Die Möbelkette Kika/Leiner hat am 12. Juni offiziell die Insolvenz beantragt. Es ist, angesichts der Größe des Unternehmens, der größte Pleitefall der letzten zehn Jahre. Etwa jeder zweite Beschäftigte verliert seinen Job. Auf die Republik kommen horrende Kosten zu: Sie ist Gläubigerin und verantwortet den Insolvenzentgeldfonds. Während die Steuerzahler:innen also mit etwa 100 Millionen Euro für den Schaden aufkommen müssen, kann René Benko sein Milliardenvermögen weiter ausbauen.

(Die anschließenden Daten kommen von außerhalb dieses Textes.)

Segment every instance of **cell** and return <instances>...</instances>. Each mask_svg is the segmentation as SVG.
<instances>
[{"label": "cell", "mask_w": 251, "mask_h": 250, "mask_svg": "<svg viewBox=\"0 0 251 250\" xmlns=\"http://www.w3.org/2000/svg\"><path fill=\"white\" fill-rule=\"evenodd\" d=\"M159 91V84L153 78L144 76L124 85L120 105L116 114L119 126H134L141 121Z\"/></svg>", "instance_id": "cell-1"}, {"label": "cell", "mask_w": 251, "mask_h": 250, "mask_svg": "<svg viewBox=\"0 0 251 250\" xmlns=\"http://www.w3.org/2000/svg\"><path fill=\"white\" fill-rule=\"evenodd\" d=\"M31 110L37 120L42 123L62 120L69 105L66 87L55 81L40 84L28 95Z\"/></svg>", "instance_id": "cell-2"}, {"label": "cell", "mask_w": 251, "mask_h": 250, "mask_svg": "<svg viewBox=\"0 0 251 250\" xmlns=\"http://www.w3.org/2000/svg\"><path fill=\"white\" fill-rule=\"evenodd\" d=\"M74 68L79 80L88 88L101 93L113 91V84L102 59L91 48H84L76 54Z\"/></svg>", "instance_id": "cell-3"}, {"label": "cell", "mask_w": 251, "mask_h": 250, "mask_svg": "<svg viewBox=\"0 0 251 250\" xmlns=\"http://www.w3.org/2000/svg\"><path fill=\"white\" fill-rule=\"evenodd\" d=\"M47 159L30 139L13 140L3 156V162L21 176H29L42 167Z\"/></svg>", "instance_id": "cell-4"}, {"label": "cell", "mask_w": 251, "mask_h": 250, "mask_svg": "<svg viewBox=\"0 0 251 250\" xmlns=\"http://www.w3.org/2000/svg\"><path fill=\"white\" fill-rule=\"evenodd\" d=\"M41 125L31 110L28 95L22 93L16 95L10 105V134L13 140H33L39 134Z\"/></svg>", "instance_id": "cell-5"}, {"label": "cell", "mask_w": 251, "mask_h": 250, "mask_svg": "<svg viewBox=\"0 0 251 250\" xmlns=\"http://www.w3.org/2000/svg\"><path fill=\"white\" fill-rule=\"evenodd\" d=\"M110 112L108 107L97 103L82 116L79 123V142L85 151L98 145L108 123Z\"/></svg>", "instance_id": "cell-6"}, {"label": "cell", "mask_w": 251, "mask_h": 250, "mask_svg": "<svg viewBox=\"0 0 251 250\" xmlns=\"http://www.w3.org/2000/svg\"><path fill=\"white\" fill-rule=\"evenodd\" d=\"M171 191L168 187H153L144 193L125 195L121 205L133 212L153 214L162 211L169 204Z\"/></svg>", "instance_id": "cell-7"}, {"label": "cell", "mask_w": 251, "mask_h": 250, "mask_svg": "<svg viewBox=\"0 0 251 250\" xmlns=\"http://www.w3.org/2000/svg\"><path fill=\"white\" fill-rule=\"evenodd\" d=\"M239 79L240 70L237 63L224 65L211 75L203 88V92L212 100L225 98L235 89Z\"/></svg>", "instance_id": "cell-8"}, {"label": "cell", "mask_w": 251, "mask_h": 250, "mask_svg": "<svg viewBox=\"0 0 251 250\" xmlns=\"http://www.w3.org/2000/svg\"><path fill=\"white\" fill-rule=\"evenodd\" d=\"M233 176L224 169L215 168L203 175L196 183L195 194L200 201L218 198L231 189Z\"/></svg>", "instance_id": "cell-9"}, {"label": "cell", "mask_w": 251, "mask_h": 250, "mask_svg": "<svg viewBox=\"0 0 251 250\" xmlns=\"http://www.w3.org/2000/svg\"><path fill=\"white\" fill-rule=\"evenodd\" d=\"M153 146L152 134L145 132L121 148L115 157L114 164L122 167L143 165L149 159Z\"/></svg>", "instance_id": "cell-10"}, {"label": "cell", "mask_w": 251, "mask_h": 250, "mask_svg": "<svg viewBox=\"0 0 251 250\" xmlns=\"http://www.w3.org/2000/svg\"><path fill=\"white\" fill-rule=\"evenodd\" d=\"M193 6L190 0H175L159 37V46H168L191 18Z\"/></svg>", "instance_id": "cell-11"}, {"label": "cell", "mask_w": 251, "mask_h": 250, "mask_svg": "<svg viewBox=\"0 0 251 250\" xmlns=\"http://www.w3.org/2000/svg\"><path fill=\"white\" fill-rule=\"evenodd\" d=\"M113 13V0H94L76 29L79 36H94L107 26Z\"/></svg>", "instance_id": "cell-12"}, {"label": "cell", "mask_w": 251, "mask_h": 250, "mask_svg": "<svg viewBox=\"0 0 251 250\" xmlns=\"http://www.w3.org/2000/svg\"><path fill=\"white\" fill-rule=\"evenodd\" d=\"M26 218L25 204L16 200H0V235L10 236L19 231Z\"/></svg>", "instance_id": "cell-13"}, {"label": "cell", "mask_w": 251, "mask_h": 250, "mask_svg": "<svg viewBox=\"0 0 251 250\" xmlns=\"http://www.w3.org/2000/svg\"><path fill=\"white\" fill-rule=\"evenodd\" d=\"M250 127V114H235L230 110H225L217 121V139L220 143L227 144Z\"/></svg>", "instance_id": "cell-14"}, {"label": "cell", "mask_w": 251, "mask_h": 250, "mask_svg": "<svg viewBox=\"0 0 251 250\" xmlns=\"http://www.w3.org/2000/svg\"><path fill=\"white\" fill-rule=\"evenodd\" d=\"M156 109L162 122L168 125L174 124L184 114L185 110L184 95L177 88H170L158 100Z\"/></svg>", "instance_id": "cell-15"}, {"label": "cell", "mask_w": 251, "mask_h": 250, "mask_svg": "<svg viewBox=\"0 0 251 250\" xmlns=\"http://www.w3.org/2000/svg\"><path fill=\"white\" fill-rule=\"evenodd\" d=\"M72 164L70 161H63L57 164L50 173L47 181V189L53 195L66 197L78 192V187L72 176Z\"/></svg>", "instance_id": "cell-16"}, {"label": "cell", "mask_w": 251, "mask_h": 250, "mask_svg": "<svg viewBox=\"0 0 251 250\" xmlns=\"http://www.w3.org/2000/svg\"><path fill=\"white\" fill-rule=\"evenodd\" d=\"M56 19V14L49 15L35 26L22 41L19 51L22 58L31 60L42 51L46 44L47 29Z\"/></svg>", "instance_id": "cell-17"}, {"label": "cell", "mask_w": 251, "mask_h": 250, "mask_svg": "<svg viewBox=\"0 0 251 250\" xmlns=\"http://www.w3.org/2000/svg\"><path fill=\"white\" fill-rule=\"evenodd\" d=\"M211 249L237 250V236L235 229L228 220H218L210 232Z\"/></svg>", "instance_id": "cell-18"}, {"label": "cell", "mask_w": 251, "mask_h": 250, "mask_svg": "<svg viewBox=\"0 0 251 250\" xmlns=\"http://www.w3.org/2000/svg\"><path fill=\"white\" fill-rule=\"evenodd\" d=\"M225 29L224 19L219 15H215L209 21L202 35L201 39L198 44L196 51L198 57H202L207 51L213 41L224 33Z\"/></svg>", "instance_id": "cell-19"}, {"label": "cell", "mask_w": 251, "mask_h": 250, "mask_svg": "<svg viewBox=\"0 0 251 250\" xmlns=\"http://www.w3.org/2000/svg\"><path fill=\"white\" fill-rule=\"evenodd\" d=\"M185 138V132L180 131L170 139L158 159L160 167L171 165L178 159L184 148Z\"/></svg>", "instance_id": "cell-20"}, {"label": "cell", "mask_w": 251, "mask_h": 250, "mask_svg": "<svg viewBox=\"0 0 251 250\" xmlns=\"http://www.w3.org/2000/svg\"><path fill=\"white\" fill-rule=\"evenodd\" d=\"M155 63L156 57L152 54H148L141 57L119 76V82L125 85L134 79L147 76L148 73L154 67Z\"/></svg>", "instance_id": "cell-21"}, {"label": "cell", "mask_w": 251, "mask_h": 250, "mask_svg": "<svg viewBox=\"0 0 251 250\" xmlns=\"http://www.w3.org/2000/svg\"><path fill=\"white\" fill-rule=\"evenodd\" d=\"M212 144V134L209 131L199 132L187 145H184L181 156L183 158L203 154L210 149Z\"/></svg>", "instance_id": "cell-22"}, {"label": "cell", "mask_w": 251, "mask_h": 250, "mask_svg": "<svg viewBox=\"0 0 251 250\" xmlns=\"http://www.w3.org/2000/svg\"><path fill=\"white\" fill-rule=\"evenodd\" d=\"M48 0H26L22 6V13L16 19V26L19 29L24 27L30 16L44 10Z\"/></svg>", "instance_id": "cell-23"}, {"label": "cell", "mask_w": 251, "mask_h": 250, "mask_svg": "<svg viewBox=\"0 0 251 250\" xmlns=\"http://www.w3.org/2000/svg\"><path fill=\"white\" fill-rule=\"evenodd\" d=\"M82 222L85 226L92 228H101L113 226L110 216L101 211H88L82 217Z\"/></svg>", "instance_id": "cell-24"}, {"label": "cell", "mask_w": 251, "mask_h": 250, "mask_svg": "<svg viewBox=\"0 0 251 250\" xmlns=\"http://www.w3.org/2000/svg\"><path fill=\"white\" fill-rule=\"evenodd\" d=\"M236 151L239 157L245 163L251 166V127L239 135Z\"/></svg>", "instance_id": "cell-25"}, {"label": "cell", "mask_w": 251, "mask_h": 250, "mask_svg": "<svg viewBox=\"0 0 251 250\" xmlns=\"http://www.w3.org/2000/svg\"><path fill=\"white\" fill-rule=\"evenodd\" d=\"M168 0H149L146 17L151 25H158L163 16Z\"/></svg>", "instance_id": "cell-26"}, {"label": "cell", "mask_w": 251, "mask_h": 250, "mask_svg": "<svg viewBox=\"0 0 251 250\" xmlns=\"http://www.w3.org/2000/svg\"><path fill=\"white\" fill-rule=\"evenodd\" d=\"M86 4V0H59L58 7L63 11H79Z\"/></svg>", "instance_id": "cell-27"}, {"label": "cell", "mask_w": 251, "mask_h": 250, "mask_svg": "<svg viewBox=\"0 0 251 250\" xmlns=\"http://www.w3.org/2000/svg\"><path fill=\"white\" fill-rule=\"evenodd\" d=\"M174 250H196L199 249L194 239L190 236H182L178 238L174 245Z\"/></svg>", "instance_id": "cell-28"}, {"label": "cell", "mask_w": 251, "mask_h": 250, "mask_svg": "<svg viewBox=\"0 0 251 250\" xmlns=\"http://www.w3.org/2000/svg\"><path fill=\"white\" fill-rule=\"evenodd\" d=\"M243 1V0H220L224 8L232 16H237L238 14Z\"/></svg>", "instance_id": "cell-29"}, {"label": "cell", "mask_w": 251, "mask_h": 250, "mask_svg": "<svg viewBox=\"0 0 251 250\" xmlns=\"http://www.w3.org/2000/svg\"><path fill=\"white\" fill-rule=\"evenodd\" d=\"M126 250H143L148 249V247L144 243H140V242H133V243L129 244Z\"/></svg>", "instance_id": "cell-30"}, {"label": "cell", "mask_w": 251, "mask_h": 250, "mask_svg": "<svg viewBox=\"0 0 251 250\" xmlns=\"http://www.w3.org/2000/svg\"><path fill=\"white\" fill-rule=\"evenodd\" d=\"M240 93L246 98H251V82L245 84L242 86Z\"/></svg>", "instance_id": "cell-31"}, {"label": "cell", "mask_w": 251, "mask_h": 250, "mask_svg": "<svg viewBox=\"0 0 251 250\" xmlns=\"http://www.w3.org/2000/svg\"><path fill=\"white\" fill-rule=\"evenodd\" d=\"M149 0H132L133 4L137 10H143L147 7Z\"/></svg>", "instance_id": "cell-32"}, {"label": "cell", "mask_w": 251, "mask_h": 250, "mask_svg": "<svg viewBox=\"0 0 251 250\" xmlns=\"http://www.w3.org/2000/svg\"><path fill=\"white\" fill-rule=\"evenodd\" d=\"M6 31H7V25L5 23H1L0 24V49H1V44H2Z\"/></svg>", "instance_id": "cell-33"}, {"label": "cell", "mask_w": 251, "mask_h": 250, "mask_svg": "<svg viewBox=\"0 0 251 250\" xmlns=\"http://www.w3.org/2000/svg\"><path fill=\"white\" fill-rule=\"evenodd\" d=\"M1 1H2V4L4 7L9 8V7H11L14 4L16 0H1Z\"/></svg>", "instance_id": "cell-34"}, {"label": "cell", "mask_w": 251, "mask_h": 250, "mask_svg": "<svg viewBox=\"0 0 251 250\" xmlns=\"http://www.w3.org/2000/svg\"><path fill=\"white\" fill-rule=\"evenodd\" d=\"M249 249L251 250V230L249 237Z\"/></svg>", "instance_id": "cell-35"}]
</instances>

Im Juni 2018 hat René Benko mit seiner Immobilien-Holding Signa den kriselnden Möbelhändler vom südafrikanischen Konzern Steinhoff übernommen. Benko hatte seit Jahren geplant, in den österreichischen Möbelmarkt einzusteigen.
Als Kika-Leiner 2017 in die Krise schlittert, wittert der Milliardär seine Chance und übernimmt zunächst den großen Leiner-Flagshipstore auf der Mariahilfer Straße – um 60 Millionen Euro. Dass es höhere Angebote gegeben hatte, erfuhr die Öffentlichkeit erst später. Ende Juni 2018 übernimmt Benkos Signa schließlich alle 68 Filialen der Kika-Leiner-Kette.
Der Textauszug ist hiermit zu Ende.